WORK REQUIRED:
Reproduce the listing from its first line through the line that contains "76H151V38L126 26V13H76V26L38 51V101L51", including both of those lines, and leave the pictures out of your answer.

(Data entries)
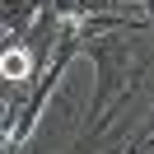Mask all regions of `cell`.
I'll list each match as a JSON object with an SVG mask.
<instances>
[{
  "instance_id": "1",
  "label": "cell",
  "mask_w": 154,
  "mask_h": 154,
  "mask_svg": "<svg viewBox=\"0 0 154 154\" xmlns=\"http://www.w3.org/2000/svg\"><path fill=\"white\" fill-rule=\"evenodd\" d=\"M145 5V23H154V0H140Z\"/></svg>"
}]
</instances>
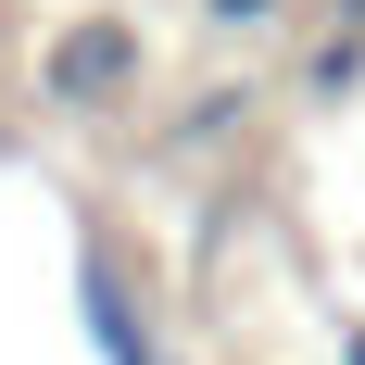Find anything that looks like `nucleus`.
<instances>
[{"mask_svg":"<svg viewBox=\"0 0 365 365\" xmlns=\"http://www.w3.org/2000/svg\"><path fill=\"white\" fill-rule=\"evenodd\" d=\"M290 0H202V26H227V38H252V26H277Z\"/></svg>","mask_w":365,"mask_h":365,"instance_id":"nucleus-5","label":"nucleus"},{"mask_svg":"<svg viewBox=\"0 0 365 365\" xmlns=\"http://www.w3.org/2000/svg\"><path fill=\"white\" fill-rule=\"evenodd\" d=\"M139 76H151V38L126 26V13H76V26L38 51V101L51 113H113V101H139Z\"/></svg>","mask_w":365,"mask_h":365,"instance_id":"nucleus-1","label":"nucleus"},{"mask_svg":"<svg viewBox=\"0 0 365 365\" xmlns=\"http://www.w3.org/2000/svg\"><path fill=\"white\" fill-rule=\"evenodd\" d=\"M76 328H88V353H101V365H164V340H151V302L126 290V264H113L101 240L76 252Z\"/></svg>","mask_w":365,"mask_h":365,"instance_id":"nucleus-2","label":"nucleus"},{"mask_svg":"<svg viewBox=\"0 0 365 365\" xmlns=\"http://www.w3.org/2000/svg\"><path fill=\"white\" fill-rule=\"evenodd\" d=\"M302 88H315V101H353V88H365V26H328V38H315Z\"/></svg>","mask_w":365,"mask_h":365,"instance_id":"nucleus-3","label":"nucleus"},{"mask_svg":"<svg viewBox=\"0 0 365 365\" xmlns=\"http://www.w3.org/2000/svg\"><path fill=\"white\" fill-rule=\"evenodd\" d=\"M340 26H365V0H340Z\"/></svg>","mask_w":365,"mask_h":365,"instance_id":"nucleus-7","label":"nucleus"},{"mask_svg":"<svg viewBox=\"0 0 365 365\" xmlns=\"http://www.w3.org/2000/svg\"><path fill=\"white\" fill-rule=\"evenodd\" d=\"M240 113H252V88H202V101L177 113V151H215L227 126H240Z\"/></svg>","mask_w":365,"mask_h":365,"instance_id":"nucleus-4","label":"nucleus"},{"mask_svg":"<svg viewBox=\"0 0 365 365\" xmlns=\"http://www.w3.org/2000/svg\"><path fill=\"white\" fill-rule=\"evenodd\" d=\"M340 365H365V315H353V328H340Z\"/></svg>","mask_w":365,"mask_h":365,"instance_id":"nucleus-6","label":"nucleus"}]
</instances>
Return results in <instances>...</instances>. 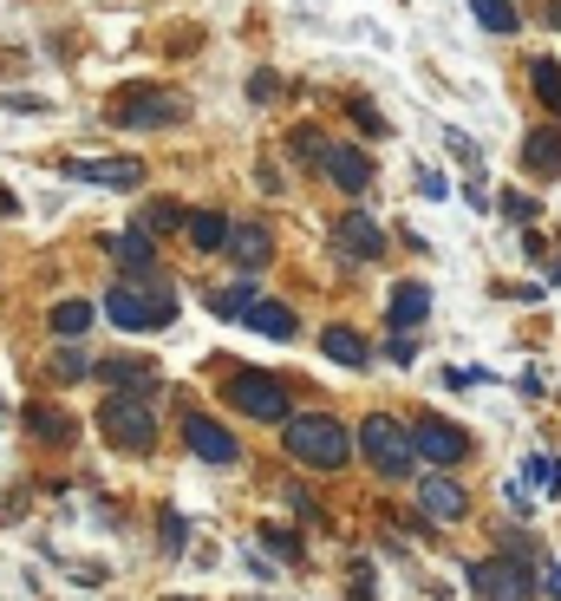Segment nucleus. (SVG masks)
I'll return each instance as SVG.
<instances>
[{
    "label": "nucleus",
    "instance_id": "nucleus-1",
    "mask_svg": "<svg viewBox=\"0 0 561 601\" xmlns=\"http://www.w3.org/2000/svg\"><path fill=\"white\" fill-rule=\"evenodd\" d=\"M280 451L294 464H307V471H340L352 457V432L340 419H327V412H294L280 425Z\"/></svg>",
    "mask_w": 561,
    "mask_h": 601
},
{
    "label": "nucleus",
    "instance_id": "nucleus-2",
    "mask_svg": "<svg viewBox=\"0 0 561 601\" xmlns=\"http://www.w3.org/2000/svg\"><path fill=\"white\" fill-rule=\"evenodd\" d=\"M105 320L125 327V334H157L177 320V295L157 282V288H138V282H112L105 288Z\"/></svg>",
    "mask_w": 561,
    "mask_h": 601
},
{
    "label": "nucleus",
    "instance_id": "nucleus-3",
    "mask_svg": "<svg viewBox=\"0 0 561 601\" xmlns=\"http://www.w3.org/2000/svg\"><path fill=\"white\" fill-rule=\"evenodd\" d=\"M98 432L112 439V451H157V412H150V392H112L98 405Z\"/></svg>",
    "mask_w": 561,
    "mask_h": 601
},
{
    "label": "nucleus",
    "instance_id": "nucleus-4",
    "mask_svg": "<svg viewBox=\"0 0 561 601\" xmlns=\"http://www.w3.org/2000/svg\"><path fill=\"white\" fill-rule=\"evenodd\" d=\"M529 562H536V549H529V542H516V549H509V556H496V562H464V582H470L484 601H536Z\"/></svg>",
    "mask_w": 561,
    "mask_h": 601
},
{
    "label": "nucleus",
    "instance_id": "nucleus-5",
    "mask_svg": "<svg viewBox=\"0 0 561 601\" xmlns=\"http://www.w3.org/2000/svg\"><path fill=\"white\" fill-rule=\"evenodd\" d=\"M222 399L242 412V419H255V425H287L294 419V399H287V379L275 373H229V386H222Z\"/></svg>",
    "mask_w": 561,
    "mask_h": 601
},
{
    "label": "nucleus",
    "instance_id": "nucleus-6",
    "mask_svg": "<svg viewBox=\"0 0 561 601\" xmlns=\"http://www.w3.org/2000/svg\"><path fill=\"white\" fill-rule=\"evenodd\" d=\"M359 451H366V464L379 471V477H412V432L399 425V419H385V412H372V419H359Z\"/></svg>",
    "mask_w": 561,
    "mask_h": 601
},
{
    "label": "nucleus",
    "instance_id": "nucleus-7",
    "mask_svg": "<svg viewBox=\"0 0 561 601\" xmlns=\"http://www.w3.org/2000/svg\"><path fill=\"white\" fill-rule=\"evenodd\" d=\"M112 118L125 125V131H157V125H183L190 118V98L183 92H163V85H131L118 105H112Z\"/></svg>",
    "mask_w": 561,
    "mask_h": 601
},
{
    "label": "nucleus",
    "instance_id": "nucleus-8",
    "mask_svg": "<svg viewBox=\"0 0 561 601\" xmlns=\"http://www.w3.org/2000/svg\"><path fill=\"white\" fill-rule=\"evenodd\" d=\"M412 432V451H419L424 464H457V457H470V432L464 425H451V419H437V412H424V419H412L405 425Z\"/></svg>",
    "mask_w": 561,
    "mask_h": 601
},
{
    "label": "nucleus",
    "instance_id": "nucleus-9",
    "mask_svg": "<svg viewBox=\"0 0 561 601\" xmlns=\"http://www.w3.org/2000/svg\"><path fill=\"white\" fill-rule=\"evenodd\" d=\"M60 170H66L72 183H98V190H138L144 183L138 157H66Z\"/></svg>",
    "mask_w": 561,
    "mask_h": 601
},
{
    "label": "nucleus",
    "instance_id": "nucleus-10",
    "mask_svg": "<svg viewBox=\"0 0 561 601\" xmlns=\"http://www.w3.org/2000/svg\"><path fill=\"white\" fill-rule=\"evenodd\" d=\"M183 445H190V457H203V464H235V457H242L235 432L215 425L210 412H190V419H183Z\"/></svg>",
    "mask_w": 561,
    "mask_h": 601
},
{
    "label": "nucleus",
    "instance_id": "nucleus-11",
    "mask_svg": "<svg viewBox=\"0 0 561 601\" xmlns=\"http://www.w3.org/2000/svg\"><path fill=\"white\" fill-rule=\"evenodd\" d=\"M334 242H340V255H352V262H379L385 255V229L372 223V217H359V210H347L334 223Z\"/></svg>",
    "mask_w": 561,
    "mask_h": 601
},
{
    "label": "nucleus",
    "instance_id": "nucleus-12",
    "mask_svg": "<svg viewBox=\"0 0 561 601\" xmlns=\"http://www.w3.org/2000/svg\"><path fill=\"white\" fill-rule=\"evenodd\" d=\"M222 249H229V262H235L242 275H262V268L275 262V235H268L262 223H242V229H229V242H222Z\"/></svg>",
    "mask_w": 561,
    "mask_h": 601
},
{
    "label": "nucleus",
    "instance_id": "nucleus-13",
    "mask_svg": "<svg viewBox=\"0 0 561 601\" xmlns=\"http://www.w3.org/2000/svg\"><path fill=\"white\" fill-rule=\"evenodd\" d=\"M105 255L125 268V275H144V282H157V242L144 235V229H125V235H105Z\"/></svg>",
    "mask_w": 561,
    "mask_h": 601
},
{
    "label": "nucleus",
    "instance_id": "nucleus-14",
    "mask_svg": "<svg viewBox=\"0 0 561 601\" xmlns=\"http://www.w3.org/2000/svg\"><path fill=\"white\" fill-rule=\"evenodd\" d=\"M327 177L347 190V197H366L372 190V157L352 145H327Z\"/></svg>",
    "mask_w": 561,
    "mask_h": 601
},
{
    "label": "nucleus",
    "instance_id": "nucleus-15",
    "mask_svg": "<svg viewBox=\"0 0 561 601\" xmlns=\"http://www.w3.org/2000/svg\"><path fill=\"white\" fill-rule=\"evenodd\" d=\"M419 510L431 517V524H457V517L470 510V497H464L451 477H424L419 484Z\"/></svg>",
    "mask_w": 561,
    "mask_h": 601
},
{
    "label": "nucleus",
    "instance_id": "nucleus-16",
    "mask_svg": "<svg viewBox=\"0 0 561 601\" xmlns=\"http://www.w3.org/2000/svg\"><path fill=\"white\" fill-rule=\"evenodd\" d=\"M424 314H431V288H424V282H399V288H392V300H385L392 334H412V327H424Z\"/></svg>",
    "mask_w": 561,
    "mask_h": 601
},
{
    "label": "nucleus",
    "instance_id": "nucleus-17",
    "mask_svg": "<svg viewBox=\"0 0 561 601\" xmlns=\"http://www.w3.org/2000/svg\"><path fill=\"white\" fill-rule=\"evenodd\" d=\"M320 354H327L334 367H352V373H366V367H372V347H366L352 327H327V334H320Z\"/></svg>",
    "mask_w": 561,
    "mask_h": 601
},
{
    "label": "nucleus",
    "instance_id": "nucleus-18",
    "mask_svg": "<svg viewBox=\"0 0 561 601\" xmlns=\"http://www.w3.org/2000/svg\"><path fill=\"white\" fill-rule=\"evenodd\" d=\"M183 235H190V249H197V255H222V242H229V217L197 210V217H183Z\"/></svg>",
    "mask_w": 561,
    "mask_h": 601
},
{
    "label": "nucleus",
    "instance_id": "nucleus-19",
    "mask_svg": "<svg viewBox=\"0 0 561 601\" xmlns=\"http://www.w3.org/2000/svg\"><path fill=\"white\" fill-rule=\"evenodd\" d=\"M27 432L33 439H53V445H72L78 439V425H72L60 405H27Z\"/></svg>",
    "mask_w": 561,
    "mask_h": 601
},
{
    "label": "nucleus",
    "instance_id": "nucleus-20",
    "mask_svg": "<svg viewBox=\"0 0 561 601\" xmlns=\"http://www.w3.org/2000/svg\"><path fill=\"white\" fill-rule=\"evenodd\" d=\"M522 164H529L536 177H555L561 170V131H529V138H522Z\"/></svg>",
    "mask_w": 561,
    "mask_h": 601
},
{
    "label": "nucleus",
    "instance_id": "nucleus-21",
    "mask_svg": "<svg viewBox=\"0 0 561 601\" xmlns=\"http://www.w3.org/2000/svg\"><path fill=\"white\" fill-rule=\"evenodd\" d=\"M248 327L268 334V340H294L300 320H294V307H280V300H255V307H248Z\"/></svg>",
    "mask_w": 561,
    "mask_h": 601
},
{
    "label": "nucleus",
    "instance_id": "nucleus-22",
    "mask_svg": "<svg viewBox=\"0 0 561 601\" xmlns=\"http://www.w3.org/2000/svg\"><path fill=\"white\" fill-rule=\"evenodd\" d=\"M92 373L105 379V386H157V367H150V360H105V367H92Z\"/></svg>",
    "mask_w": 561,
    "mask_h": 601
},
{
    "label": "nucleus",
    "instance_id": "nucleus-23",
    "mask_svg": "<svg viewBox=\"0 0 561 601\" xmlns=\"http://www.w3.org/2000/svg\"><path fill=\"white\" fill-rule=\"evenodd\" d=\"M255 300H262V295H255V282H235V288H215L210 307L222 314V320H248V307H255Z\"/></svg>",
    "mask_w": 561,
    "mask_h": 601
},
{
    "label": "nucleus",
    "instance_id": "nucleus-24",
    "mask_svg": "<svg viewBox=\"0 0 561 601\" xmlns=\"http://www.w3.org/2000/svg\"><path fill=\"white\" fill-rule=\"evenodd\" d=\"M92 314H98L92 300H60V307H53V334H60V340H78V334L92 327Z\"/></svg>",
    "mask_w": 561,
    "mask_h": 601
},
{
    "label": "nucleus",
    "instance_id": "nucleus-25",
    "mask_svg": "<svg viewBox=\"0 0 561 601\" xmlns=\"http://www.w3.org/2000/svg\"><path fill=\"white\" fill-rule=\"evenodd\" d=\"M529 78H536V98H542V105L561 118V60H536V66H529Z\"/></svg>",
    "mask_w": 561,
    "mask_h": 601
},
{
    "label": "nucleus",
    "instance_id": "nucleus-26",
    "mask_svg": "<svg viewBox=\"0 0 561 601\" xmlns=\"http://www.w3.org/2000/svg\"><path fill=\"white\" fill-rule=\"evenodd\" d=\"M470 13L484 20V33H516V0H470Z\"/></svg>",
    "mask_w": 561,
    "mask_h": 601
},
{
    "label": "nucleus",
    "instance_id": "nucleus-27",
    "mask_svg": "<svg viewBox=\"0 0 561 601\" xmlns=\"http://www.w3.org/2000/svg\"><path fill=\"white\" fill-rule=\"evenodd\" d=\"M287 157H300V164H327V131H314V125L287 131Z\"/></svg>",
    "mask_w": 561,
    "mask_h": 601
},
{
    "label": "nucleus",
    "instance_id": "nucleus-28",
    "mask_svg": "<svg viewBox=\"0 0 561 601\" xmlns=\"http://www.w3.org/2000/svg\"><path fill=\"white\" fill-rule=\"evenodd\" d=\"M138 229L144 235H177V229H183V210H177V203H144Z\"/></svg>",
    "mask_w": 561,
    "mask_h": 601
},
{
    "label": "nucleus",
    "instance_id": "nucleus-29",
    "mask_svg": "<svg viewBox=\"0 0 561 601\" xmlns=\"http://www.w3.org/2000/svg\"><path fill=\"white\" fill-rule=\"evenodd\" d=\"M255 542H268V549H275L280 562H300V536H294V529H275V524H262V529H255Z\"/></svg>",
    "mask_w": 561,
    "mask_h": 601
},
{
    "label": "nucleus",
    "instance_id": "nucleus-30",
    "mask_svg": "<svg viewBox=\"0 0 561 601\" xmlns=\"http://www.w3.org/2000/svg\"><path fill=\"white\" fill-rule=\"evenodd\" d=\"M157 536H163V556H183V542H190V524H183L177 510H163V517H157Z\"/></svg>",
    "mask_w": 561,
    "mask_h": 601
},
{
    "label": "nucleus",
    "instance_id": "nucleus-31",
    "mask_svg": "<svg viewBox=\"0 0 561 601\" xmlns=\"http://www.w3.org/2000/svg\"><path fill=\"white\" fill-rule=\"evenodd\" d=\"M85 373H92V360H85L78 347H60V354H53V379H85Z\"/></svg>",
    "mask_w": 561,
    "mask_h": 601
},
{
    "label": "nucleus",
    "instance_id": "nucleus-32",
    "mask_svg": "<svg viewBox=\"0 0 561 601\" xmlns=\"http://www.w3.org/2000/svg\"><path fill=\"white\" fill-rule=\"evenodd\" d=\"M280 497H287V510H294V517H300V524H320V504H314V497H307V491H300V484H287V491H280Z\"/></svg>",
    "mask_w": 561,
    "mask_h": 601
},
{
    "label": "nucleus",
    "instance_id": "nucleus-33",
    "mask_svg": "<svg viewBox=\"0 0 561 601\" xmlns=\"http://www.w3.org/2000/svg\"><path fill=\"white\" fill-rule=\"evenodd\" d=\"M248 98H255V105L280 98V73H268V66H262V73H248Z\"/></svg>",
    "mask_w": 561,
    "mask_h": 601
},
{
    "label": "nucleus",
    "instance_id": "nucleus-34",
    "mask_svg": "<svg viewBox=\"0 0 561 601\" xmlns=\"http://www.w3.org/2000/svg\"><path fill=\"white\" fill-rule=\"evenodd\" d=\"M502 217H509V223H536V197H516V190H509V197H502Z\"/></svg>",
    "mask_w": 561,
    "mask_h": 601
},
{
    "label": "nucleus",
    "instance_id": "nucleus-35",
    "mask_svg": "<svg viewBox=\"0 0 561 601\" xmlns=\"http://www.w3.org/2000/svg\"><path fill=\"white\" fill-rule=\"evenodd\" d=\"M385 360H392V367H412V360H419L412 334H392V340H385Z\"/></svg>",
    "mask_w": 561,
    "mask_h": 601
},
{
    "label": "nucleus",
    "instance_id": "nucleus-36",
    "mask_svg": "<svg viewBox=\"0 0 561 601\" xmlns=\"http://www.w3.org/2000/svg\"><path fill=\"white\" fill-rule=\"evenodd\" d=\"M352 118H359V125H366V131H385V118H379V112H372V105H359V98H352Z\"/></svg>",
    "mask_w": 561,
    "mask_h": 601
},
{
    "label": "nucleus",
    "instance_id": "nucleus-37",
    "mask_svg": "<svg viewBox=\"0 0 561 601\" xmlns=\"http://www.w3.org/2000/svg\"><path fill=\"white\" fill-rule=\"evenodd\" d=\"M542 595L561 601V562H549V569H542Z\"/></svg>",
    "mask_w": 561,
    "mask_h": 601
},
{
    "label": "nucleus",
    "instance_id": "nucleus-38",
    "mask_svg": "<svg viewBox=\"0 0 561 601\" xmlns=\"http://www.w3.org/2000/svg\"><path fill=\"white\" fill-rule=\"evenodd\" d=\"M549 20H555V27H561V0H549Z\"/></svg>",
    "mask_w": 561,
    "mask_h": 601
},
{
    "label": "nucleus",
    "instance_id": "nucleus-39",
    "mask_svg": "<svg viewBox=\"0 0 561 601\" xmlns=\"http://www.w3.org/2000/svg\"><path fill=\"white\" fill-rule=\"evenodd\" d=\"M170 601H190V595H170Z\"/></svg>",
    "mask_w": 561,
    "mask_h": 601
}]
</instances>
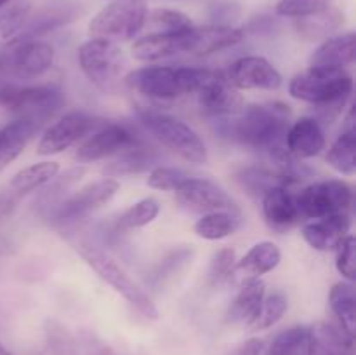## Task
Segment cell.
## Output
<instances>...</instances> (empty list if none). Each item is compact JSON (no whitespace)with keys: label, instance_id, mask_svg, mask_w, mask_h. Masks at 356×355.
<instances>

RESULT BELOW:
Mask all regions of `cell`.
I'll list each match as a JSON object with an SVG mask.
<instances>
[{
  "instance_id": "1",
  "label": "cell",
  "mask_w": 154,
  "mask_h": 154,
  "mask_svg": "<svg viewBox=\"0 0 154 154\" xmlns=\"http://www.w3.org/2000/svg\"><path fill=\"white\" fill-rule=\"evenodd\" d=\"M145 5V23H154V0H140Z\"/></svg>"
}]
</instances>
Find anything that looks like `nucleus`.
<instances>
[{"mask_svg":"<svg viewBox=\"0 0 365 365\" xmlns=\"http://www.w3.org/2000/svg\"><path fill=\"white\" fill-rule=\"evenodd\" d=\"M290 0H202V26H227V38H252V26H277Z\"/></svg>","mask_w":365,"mask_h":365,"instance_id":"nucleus-5","label":"nucleus"},{"mask_svg":"<svg viewBox=\"0 0 365 365\" xmlns=\"http://www.w3.org/2000/svg\"><path fill=\"white\" fill-rule=\"evenodd\" d=\"M139 76H151V38L126 26V13H76V26L38 51V101L51 113H113V101H139Z\"/></svg>","mask_w":365,"mask_h":365,"instance_id":"nucleus-1","label":"nucleus"},{"mask_svg":"<svg viewBox=\"0 0 365 365\" xmlns=\"http://www.w3.org/2000/svg\"><path fill=\"white\" fill-rule=\"evenodd\" d=\"M76 328H88V353H101V365H164V340H151V302L126 290V264H113L101 240L76 252Z\"/></svg>","mask_w":365,"mask_h":365,"instance_id":"nucleus-2","label":"nucleus"},{"mask_svg":"<svg viewBox=\"0 0 365 365\" xmlns=\"http://www.w3.org/2000/svg\"><path fill=\"white\" fill-rule=\"evenodd\" d=\"M302 88H315V101H353V88H365V26H328V38H315Z\"/></svg>","mask_w":365,"mask_h":365,"instance_id":"nucleus-3","label":"nucleus"},{"mask_svg":"<svg viewBox=\"0 0 365 365\" xmlns=\"http://www.w3.org/2000/svg\"><path fill=\"white\" fill-rule=\"evenodd\" d=\"M340 26H365V0H340Z\"/></svg>","mask_w":365,"mask_h":365,"instance_id":"nucleus-7","label":"nucleus"},{"mask_svg":"<svg viewBox=\"0 0 365 365\" xmlns=\"http://www.w3.org/2000/svg\"><path fill=\"white\" fill-rule=\"evenodd\" d=\"M240 113H252V88H202V101L177 113V151H215L227 126H240Z\"/></svg>","mask_w":365,"mask_h":365,"instance_id":"nucleus-4","label":"nucleus"},{"mask_svg":"<svg viewBox=\"0 0 365 365\" xmlns=\"http://www.w3.org/2000/svg\"><path fill=\"white\" fill-rule=\"evenodd\" d=\"M340 365H365V315H353V328H340Z\"/></svg>","mask_w":365,"mask_h":365,"instance_id":"nucleus-6","label":"nucleus"}]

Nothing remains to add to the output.